WORK ORDER |
Reproduce only what lies between the first line of the material below and the line containing "common name: guinea fowl", with both of those lines included and every line kept exact.

GIVEN ENTRIES |
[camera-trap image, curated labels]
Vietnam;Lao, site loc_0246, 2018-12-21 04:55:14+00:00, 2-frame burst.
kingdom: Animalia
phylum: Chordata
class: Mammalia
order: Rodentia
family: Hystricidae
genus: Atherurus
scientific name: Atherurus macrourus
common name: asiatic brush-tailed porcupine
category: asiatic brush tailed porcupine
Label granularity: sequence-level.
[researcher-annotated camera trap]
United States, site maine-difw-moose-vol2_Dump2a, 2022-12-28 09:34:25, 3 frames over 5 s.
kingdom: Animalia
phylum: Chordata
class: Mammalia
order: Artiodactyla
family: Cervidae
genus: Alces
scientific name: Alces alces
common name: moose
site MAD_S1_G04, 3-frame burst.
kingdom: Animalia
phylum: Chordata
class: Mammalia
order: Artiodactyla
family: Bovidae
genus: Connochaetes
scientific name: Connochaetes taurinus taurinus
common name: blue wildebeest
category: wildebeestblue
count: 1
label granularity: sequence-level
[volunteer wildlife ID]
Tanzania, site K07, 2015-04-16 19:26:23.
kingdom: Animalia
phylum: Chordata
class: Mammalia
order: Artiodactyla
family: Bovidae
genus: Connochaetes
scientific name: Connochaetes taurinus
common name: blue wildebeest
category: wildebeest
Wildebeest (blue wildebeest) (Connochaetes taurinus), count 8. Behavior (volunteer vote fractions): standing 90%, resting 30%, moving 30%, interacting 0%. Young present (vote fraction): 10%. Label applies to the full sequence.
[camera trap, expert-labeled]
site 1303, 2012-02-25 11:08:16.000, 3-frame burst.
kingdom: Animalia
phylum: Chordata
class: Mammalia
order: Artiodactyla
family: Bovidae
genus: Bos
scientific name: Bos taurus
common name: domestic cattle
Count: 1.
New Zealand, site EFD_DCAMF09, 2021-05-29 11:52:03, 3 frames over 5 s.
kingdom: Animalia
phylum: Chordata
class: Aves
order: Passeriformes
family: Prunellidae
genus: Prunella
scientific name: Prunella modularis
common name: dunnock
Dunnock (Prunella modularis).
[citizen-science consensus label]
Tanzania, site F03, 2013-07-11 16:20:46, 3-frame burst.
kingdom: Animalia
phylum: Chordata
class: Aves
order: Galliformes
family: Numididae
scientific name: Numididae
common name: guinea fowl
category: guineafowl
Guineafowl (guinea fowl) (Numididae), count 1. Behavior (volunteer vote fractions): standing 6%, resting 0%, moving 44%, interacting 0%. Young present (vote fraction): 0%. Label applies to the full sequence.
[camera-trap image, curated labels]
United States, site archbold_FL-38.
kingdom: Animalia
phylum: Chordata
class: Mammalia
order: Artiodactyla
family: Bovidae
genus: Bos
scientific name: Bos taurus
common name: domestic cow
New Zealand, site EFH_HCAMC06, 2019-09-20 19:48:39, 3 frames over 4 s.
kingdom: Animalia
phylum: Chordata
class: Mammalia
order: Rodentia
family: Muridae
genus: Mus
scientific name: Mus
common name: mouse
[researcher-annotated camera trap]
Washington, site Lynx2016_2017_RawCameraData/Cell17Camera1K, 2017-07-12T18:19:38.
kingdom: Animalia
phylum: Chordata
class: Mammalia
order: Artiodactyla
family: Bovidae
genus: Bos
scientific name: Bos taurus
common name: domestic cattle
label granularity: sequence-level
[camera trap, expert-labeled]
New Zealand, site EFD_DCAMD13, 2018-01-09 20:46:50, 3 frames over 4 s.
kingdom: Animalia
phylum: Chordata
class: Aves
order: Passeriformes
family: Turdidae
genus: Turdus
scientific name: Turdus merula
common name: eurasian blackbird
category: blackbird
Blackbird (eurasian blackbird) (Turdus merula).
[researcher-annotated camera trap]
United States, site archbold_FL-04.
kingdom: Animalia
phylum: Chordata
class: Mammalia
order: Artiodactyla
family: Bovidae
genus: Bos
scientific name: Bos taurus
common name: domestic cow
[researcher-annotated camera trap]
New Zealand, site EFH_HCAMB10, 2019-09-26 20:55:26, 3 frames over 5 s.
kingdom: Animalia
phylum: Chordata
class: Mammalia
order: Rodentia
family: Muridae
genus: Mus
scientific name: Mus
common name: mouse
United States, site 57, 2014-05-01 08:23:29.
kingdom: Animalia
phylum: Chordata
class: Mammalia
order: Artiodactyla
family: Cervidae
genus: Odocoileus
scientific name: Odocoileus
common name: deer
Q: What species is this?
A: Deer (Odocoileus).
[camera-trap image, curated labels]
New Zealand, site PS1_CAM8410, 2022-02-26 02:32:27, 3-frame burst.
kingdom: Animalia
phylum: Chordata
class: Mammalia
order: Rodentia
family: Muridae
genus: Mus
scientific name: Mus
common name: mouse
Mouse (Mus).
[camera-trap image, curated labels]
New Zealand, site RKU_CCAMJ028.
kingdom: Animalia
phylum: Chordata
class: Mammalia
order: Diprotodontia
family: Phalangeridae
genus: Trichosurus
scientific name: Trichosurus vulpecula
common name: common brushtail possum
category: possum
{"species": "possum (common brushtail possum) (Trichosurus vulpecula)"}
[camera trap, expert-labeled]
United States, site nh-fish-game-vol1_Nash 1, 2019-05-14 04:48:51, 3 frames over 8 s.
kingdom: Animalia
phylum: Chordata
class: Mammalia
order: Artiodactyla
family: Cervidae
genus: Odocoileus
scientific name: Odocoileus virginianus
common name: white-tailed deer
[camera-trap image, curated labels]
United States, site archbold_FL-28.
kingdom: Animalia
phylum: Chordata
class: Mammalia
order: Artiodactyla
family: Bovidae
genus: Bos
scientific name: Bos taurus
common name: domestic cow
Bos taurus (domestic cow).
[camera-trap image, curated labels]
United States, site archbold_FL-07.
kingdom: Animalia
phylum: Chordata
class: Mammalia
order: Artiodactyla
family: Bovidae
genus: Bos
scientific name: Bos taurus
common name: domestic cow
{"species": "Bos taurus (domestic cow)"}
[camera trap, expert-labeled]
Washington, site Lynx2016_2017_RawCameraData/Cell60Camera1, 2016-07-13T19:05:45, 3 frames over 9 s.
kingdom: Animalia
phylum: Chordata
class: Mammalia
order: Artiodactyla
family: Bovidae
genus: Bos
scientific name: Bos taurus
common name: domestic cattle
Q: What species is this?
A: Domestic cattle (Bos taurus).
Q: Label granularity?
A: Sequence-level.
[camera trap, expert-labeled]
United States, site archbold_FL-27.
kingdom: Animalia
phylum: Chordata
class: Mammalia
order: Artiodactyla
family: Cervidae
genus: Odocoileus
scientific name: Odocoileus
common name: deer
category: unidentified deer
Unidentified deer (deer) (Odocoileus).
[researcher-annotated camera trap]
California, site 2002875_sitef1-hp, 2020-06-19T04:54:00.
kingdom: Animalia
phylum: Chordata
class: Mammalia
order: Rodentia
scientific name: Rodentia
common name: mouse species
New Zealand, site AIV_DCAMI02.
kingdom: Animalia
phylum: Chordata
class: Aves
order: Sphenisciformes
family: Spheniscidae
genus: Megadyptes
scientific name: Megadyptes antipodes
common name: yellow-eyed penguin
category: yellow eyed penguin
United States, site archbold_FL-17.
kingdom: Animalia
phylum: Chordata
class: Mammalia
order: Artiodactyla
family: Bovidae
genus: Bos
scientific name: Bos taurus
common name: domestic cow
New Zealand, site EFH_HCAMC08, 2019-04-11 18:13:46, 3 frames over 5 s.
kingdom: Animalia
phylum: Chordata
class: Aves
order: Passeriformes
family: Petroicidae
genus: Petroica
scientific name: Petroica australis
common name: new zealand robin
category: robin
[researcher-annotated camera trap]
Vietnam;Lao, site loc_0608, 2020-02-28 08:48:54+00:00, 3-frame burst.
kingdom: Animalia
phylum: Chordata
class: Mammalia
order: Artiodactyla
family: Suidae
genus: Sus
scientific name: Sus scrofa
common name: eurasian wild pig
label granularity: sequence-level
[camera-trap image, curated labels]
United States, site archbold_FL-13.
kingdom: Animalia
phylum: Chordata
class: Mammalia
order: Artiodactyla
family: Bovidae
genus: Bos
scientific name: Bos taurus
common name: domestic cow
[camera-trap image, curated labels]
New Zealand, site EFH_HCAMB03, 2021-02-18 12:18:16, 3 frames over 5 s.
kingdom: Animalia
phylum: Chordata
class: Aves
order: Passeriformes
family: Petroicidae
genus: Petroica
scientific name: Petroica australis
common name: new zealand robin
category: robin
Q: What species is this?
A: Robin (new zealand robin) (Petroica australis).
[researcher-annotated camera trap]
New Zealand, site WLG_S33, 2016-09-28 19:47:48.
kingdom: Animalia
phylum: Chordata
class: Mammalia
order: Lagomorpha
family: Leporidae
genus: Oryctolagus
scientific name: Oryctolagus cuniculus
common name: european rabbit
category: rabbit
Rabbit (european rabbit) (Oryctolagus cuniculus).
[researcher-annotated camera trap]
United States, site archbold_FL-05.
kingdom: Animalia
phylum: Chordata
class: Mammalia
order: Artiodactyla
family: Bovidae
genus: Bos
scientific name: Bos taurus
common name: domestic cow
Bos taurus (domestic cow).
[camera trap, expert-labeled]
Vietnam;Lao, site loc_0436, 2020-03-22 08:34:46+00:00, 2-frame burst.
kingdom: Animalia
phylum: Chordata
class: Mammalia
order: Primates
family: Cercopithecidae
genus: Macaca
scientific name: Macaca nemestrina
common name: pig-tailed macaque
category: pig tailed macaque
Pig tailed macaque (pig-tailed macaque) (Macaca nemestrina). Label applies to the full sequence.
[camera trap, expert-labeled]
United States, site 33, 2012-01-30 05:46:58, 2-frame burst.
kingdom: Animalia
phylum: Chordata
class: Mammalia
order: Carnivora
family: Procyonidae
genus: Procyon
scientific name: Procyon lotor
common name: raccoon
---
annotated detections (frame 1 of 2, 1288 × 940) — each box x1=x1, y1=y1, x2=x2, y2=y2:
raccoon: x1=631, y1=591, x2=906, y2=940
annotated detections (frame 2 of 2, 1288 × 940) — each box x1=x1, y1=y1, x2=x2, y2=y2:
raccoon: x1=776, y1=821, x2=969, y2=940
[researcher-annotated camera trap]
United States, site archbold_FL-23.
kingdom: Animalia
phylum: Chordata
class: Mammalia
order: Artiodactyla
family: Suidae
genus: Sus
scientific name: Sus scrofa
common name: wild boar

EXPECTED ANSWER |
[camera-trap image, curated labels]
Vietnam;Lao, site loc_0246, 2018-12-21 04:55:14+00:00, 2-frame burst.
kingdom: Animalia
phylum: Chordata
class: Mammalia
order: Rodentia
family: Hystricidae
genus: Atherurus
scientific name: Atherurus macrourus
common name: asiatic brush-tailed porcupine
category: asiatic brush tailed porcupine
Label granularity: sequence-level.
[researcher-annotated camera trap]
United States, site maine-difw-moose-vol2_Dump2a, 2022-12-28 09:34:25, 3 frames over 5 s.
kingdom: Animalia
phylum: Chordata
class: Mammalia
order: Artiodactyla
family: Cervidae
genus: Alces
scientific name: Alces alces
common name: moose
site MAD_S1_G04, 3-frame burst.
kingdom: Animalia
phylum: Chordata
class: Mammalia
order: Artiodactyla
family: Bovidae
genus: Connochaetes
scientific name: Connochaetes taurinus taurinus
common name: blue wildebeest
category: wildebeestblue
count: 1
label granularity: sequence-level
[volunteer wildlife ID]
Tanzania, site K07, 2015-04-16 19:26:23.
kingdom: Animalia
phylum: Chordata
class: Mammalia
order: Artiodactyla
family: Bovidae
genus: Connochaetes
scientific name: Connochaetes taurinus
common name: blue wildebeest
category: wildebeest
Wildebeest (blue wildebeest) (Connochaetes taurinus), count 8. Behavior (volunteer vote fractions): standing 90%, resting 30%, moving 30%, interacting 0%. Young present (vote fraction): 10%. Label applies to the full sequence.
[camera trap, expert-labeled]
site 1303, 2012-02-25 11:08:16.000, 3-frame burst.
kingdom: Animalia
phylum: Chordata
class: Mammalia
order: Artiodactyla
family: Bovidae
genus: Bos
scientific name: Bos taurus
common name: domestic cattle
Count: 1.
New Zealand, site EFD_DCAMF09, 2021-05-29 11:52:03, 3 frames over 5 s.
kingdom: Animalia
phylum: Chordata
class: Aves
order: Passeriformes
family: Prunellidae
genus: Prunella
scientific name: Prunella modularis
common name: dunnock
Dunnock (Prunella modularis).
[citizen-science consensus label]
Tanzania, site F03, 2013-07-11 16:20:46, 3-frame burst.
kingdom: Animalia
phylum: Chordata
class: Aves
order: Galliformes
family: Numididae
scientific name: Numididae
common name: guinea fowl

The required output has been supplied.